DATASET Block Start

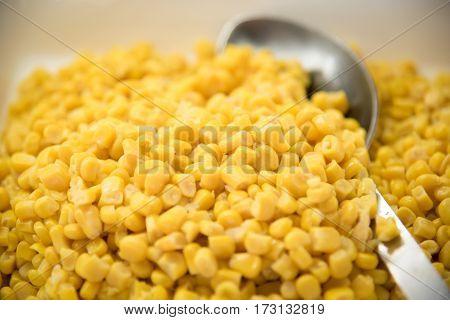 Maize corn food in a white dish , market .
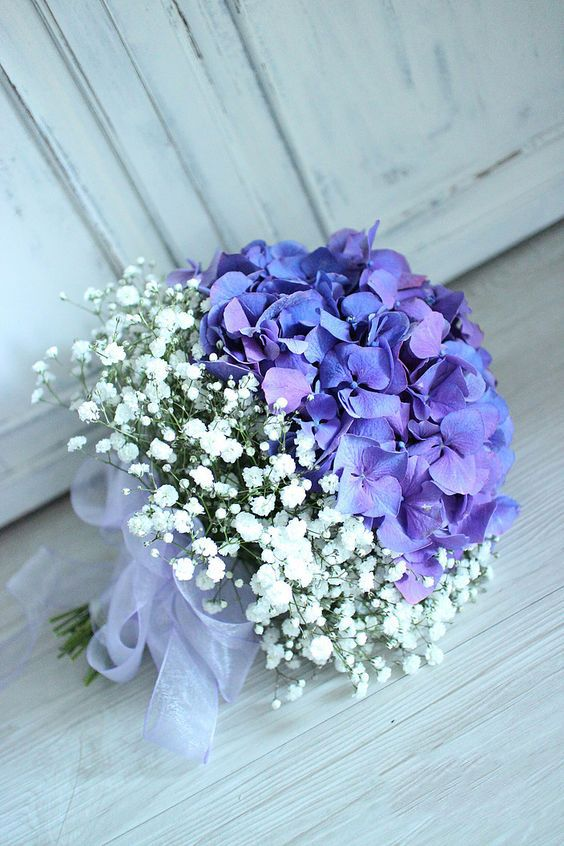 BRIDE'S BOUQUET IN THE WEDDING SYMBOLIZES HAPPINESS – Page 28 of 57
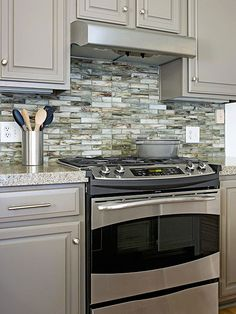 Think Green--use recycled glass tiles that play up the kitchen's color...I like the gray colored cabinets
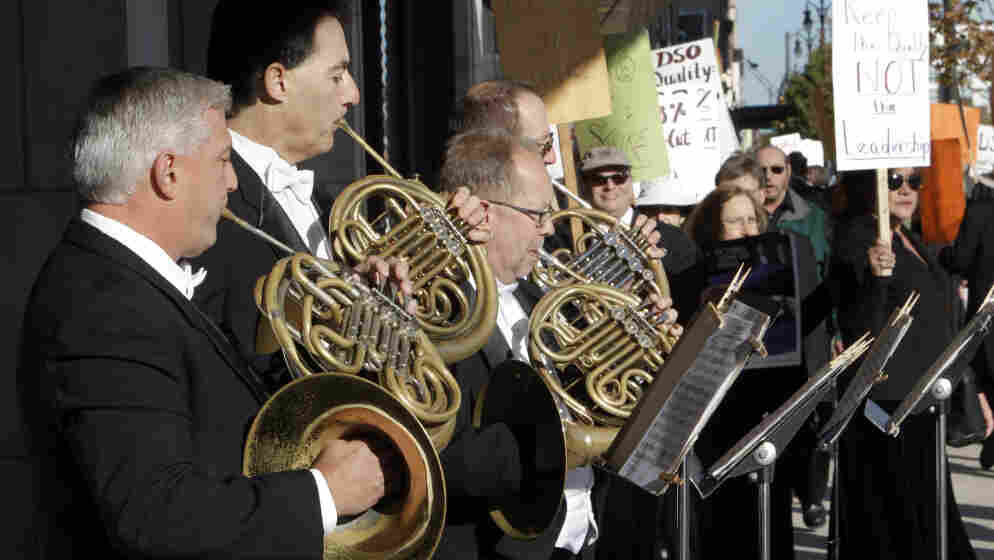 Members of the Detroit Symphony Orchestra play French horns while serenading their picketing colleagues outside the Max M. Fisher Music Center in Detroit, on Oct. 4, 2010. The musicians  called a strike after refusing to accept pay cuts of more than 30 percent demanded by the financially struggling Detroit Symphony Orchestra.
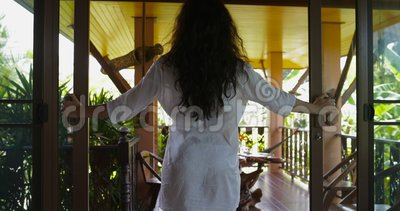 Porta aperta della donna e camminare fuori sul terrazzo che esamina Forest Landscape Back Rear View tropicale, ragazza castana at stock footage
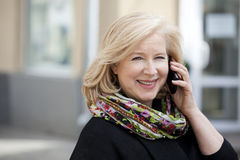 Mature beautiful blonde woman is calling on a cell phone Royalty Free Stock Photo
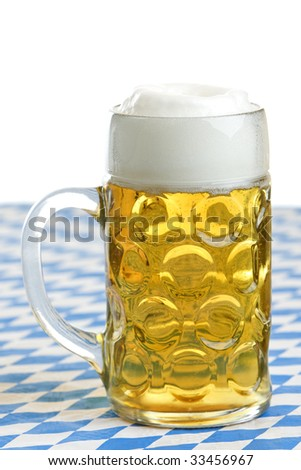 Close-up of bavarian beer in Beer stein at the Octoberfest - stock photo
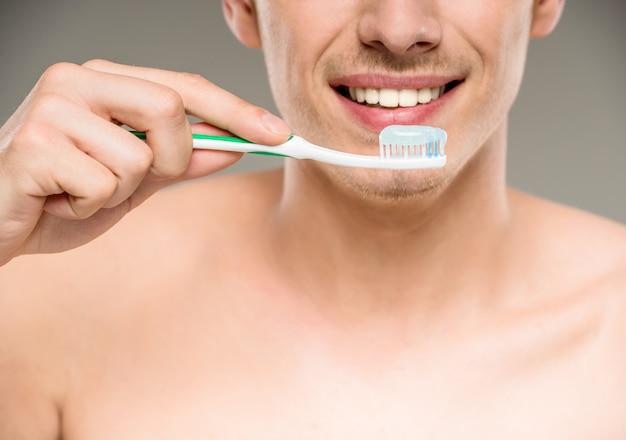 ハンサムな男が浴室で歯ブラシで歯を掃除します。 Premium写真
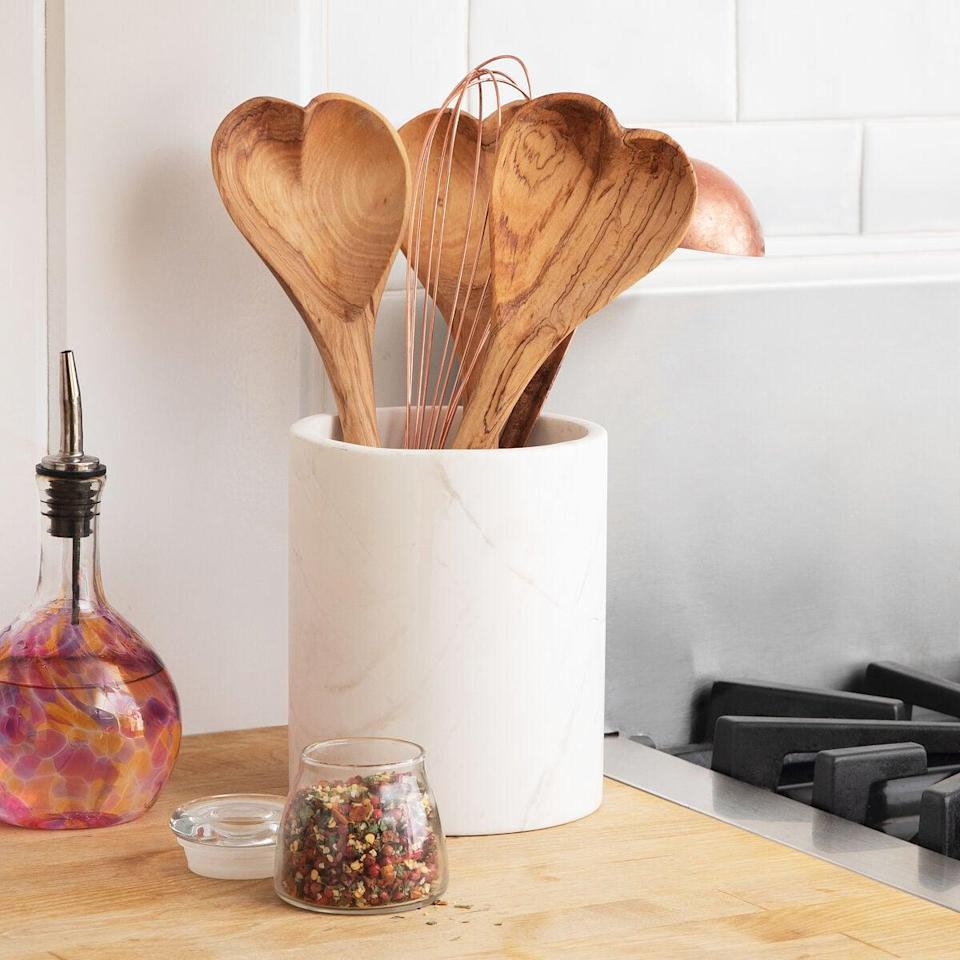 <p>The cook in your life will love this <span>Hand-Carved Heart Serving Spoon</span> ($20).</p>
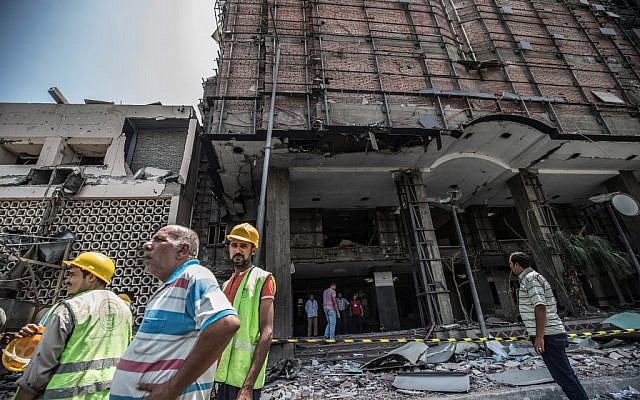 Egyptians walk outside the National Cancer Institute in the capital Cairo on August 5, 2019, the morning after a car bombing. (Khaled Desouki/AFP)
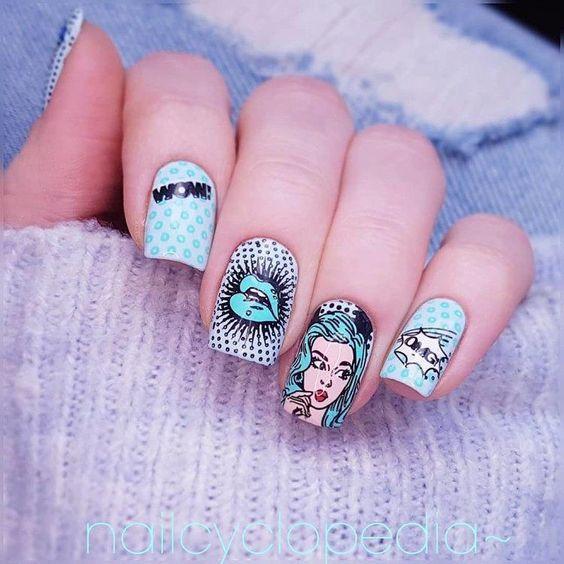 Manos de una chica con diseño de uñas pop art en color azul con viñetas de cómic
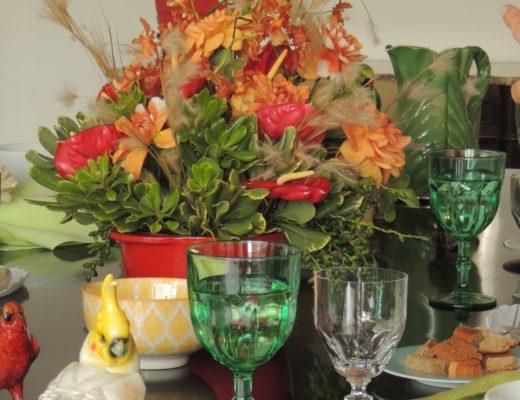 Mesa de jantar montada , com todos os utensilios e acessórios. Flores ao centro na cor branca e laranja. Algumas taças estão em detalhe - a taça de água em tom verde e a taça de vinho branco, em cristal transparente. Como decoração muitos pássaros, araras, papagaios em porcelanas estão em volta do vaso de flores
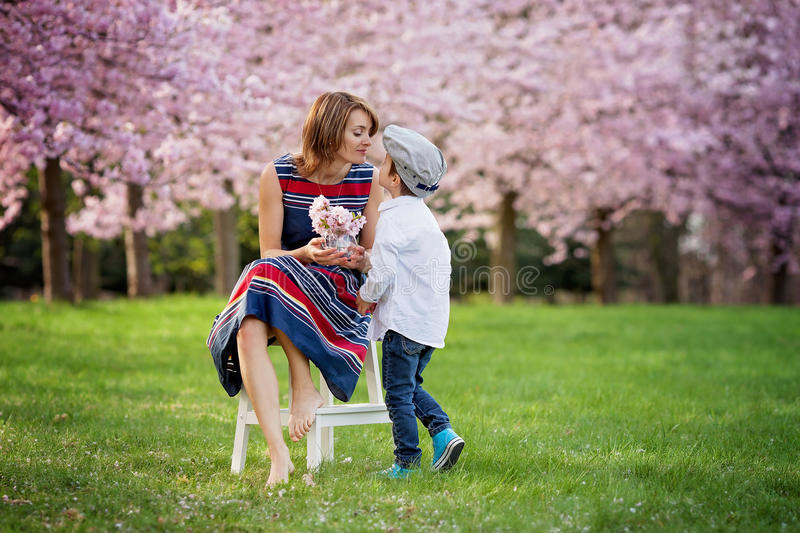 Beautiful kid and mom in spring park, flower and present. Mother. Beautiful kid and mom in cherry blossom spring park, child giving flowers to mother. Mothers royalty free stock photos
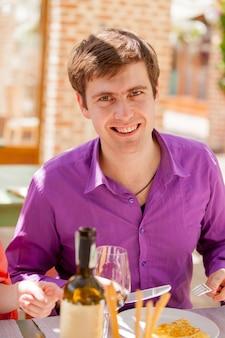 Молодой красавец с бокалом вина и блюдами в ресторане в летнее время.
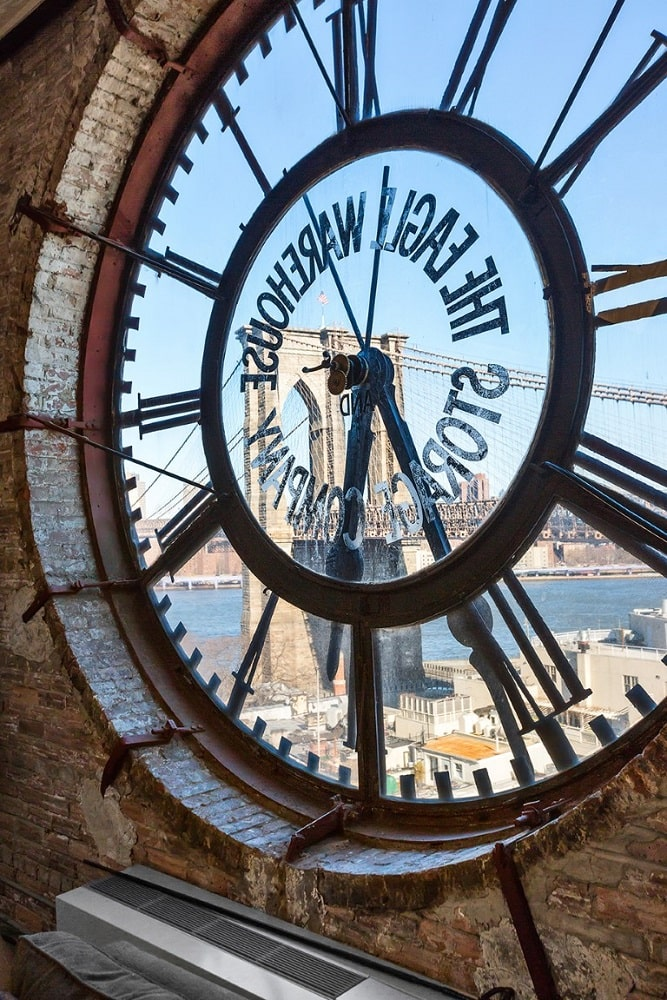 This is a closer look at the clock face of the great room. It also acts as a large glass window that brings in natural lighting and views of the river and skyline. Image courtesy of Toptenrealestatedeals.com.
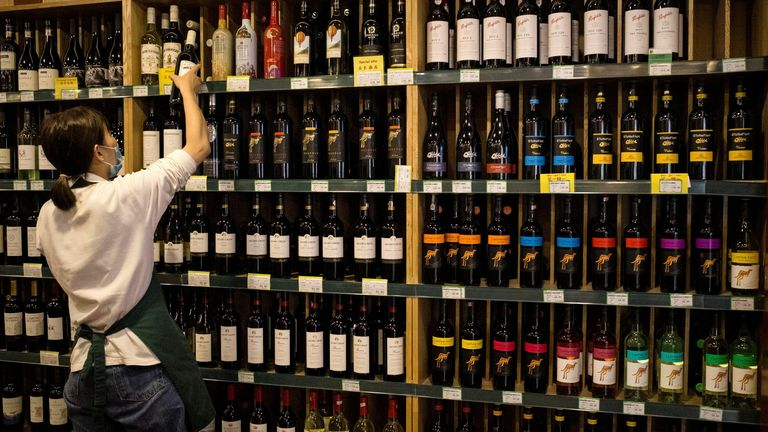 An employee works as Australian-made wine (on display shelves on R) are seen for sale at a store in Beijing on August 18, 2020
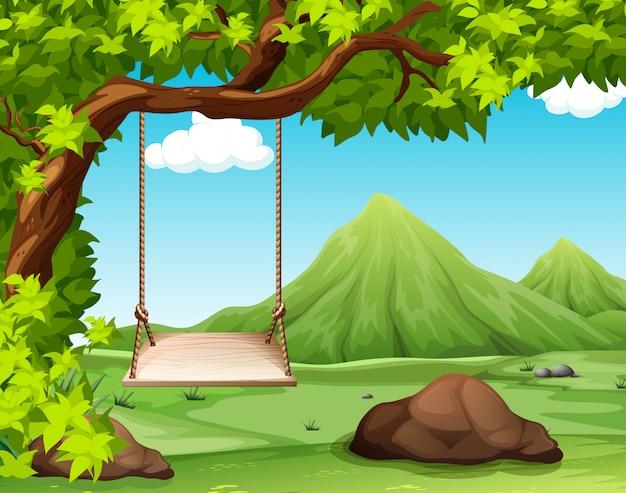 Scena della natura con swing sull'albero Vettore Premium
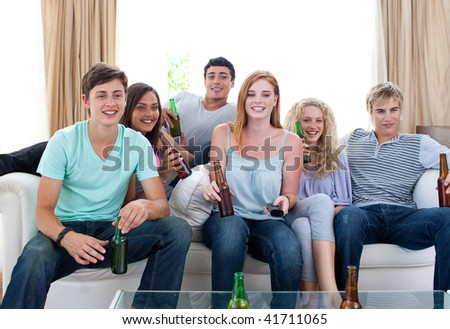 Friends drinking beer and watching tv at home - stock photo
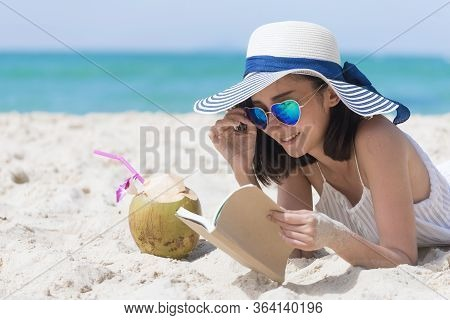 Summer Time Woman Vacation On The Beach. Cheerful Woman Wear Summer Dress And Straw Hats Sitting On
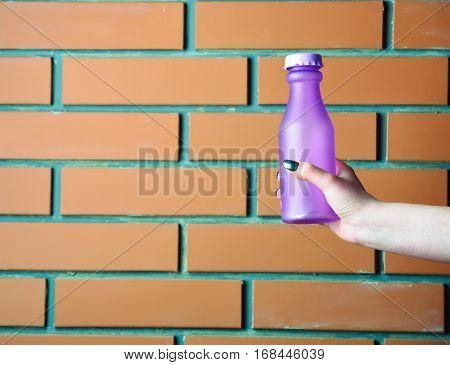 Violet Glass Or Plastic Bottle In Hand On Beige Background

DATASET Block End

▶ **PROBLEM DETAILS**
In the records above, locate the line with "Summer Time Woman"; output it and each line after it through the last one, exactly, omitting pictures.

▶ **RESPONSE TO THE TASK**
 Summer Time Woman Vacation On The Beach. Cheerful Woman Wear Summer Dress And Straw Hats Sitting On
 Violet Glass Or Plastic Bottle In Hand On Beige Background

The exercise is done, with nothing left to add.